Little River Place-based Interviews

Floyd County Traditions, our legacy, place-based oral history series, continued in 2002 with interviews centered around life on and along the Little River in Floyd County, Virginia. Teams of Radford University student interviewers traveled to the homes and farms of fifteen interviewees to collect a trove of audio interviews.
Baptism on the Little River 1959

The Little River Series was directed by the Old Church Gallery’s Floyd Story Center in a community-university partnership with Radford University anthropology professor Dr. Melinda Bollar Wagner and her students. The series recorded the stories, family histories, and experiences of various aspects of life along the Little River in Floyd County. The student interview teams photographed the farms, homes, and Little River locations they visited. Sincere thanks to all for sharing their stories. Pictured here is a 1959 baptism on the Little River.

Below is a list of the people interviewed.

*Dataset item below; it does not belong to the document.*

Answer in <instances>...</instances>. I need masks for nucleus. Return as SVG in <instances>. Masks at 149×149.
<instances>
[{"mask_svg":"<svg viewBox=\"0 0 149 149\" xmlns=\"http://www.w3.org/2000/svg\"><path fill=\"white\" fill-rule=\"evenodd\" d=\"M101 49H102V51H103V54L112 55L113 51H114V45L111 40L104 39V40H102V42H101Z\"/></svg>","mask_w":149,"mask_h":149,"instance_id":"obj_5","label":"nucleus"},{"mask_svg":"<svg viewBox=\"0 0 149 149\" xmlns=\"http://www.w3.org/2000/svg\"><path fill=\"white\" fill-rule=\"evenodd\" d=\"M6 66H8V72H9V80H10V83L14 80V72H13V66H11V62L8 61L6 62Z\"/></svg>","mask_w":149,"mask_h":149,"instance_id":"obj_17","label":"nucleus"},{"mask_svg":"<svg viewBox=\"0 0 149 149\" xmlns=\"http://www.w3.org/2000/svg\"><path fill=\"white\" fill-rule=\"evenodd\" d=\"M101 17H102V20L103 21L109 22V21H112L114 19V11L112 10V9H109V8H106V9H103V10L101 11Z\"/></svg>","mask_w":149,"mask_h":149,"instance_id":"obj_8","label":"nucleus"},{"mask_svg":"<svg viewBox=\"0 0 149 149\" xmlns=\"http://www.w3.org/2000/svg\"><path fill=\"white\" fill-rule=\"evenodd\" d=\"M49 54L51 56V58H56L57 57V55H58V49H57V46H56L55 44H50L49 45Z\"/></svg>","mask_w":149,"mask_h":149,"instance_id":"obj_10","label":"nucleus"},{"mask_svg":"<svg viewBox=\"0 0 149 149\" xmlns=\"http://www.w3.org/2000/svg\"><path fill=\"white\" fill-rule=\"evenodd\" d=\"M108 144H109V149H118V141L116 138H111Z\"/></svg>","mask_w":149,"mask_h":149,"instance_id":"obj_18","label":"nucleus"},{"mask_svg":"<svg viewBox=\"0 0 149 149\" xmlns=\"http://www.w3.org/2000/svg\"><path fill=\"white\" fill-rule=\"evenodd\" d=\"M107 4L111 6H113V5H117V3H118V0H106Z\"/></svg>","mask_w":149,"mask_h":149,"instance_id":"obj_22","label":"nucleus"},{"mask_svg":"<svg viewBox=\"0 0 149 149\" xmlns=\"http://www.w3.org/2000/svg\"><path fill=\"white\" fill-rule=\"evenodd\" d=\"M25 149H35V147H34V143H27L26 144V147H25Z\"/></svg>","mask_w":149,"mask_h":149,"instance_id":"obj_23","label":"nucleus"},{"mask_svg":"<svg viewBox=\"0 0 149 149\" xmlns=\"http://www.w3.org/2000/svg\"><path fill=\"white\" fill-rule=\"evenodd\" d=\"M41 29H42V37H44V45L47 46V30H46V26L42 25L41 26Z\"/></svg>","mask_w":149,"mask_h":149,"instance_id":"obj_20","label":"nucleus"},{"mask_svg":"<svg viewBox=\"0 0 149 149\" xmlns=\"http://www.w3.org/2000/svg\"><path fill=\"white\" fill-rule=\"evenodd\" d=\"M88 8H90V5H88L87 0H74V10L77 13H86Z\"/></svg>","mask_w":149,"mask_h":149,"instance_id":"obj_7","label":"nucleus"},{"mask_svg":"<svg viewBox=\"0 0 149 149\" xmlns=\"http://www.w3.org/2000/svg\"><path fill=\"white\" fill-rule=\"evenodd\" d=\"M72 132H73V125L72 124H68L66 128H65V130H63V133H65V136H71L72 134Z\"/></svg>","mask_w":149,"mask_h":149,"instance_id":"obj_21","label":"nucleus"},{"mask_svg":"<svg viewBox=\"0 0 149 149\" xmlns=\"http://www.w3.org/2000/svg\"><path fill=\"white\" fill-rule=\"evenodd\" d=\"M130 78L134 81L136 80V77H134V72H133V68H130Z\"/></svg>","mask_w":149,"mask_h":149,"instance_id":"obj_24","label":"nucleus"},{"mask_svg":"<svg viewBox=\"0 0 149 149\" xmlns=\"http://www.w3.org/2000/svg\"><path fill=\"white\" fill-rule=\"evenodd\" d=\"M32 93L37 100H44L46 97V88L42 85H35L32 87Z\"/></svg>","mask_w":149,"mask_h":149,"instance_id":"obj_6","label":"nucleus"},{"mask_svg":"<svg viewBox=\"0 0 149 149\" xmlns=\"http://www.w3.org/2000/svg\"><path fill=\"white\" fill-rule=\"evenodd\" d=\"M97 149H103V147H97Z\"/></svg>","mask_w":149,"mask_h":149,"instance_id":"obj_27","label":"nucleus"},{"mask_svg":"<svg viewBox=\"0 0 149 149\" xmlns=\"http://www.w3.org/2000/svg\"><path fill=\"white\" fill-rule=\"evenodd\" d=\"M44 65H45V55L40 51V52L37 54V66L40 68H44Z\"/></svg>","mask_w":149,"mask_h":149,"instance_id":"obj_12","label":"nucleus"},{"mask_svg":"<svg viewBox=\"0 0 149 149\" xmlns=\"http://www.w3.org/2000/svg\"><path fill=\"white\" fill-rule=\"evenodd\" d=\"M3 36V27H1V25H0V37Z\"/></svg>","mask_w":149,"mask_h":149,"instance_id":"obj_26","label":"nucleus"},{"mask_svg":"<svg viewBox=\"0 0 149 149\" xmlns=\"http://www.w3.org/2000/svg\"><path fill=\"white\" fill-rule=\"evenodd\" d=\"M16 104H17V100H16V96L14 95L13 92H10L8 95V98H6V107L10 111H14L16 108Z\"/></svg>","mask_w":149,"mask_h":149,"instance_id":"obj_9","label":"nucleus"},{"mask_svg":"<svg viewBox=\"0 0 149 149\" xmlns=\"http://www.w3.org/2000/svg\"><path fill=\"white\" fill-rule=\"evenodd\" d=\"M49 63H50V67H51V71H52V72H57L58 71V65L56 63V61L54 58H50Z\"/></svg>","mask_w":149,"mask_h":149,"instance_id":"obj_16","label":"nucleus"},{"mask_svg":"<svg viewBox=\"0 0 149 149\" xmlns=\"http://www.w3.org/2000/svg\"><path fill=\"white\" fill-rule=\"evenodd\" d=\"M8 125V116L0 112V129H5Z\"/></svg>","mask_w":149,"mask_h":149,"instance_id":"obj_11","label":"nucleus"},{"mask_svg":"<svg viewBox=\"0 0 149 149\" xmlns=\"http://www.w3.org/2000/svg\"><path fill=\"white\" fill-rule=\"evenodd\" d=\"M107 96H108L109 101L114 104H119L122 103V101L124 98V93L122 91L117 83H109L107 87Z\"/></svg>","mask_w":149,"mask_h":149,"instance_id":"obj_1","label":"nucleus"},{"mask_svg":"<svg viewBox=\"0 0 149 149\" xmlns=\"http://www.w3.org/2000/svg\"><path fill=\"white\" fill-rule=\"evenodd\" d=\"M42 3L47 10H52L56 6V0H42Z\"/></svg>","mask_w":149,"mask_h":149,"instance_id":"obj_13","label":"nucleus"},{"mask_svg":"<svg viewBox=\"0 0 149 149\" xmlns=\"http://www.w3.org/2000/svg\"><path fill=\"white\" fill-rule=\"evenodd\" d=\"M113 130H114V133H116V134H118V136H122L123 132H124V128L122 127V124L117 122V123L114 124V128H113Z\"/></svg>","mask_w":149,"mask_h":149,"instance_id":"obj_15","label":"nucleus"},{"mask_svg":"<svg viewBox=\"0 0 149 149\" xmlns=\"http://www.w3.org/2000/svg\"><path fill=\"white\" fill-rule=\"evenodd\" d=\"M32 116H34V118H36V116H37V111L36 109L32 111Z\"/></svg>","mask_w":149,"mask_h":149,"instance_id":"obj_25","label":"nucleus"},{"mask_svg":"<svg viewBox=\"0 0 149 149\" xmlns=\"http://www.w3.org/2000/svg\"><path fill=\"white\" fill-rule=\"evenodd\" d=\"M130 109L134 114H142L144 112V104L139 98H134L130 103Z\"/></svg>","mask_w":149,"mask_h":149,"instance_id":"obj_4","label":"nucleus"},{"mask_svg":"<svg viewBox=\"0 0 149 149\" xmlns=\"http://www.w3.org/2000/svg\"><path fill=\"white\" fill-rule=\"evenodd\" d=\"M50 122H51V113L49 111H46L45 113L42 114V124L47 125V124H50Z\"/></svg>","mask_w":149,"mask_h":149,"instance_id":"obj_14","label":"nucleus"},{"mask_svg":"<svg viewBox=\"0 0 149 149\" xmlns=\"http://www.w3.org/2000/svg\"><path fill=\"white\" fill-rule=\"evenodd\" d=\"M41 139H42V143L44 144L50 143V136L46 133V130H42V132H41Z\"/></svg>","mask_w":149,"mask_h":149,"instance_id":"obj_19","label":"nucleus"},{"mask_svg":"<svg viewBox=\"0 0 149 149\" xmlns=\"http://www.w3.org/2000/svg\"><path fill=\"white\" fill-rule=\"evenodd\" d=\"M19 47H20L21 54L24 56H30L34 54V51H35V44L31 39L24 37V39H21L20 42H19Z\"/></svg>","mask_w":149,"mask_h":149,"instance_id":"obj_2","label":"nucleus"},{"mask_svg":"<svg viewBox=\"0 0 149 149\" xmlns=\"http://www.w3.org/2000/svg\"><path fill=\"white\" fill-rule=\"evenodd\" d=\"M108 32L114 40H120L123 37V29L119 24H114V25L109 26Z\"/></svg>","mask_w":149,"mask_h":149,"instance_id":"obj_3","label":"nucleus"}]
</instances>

Click on any of the highlighted names to read more about that particular interview:


  • David Allen (2002)
  • Iva Bower (2002)
  • James Coartney (2002)
  • Katherine Delauney (2002)
  • Carl & Mae Dobbins (2002)
  • George & Bettie Edwards (2002)
  • Angie Gallimore; Dale Gallimore (2002)
  • Leslie & Cornelia Gallimore (2002)
  • Silvie Granatelli (2002)
  • Gertrude Harris; Jessie Skeen (2002)
  • Jack Lawson (2002)
  • Cindy Maxwell (2002)
  • Wade & Mary Poff (2002)
  • Cobern Quesenberry (2002)
  • Garfield & Velma Radford (2002)
  • Margie & Roger Shortt (2002)
  • Dorsey & Louise Thompson (2002)
  • Terry Thompson (2002)
  • Annie Ruth Wood (2002)
  • Rob Yard (2002)
Little River view 2002

2002 Little River, RU Student Interview Teams

Radford University Anthropology 411 Appalachian Cultures class with Melinda Bollar Wagner, Ph.D., Professor; and Maple R. Potts, Research Assistant; and students Kathryn Ballard, Melissa Bellows, Matt Burgess, Jennifer Cline, Lindsay Coada, Ashley Crabtree, Nicole Danhauser, Dixine Darist, Christine England, Rosalynn Good, Rachel Greene, Joseph Gregory, Jessica Hamby, Megan Holzbauer, Holly Hyler, David Jones, Robert Ketner, Anna Klick, Ivan Levin, Jennifer Neel, Amy Phillips, Ashley Robbins, Kelly Schwenk, Tiffany Shifflett, Beth Smit, Tammy Stiles, Steven Storer, and Emily Talbot

Thank you all!

Map of the Little River, Floyd County, Virginia

Floyd County’s unofficial motto is “One stoplight, no railroads, and all the water flows out,” including the Little River, which begins near the Head of the River Primitive Baptist Church (Salem Church) Copper Hill. The two forks of the river meander round-about routes through much of the county, joining as an eventual tributary to the New River, the Kanawha, the Ohio, and on to the Mississippi. In 2002, Dr. Melinda Bollar Wagner’s Radford University Anthropology 411 Appalachian Cultures class interviewed residents who lived near the Little River. Along with The Floyd Story Center at the Old Church Gallery, where the complete archive resides, the New River Land Trust partnered with the class and received a summary report.

Interviewees told of riverside gatherings and wildlife sightings and recalled gigging for frogs and fishing, observing that marine life was once more plentiful and diverse. They described past floods but noted shallower river depths now, with ice cover less frequent and thinner. The river once provided ice harvests, with ice thick enough to hold the weight of a car. Asked about the future of the river, interviewees mentioned pollution and development as concerns.

Sowers Mill Dam, Little River
Sowers Mill Dam, October, 2002 – former 1920s electric power station on the Little River

In 2003, the Anthropology 493 Practicum in Anthropology class – Kathryn Ballard, Holly Hyler, Anna Klick, Jennifer Neel, and Tiffany Shifflett – developed a multi-media presentation for the Appalachian Studies Association Conference at Eastern Kentucky University in Richmond, Kentucky, March 28-30, 2003, “The Little River Talks Back: University-Community Study of Environment and Culture in the Little River Watershed.”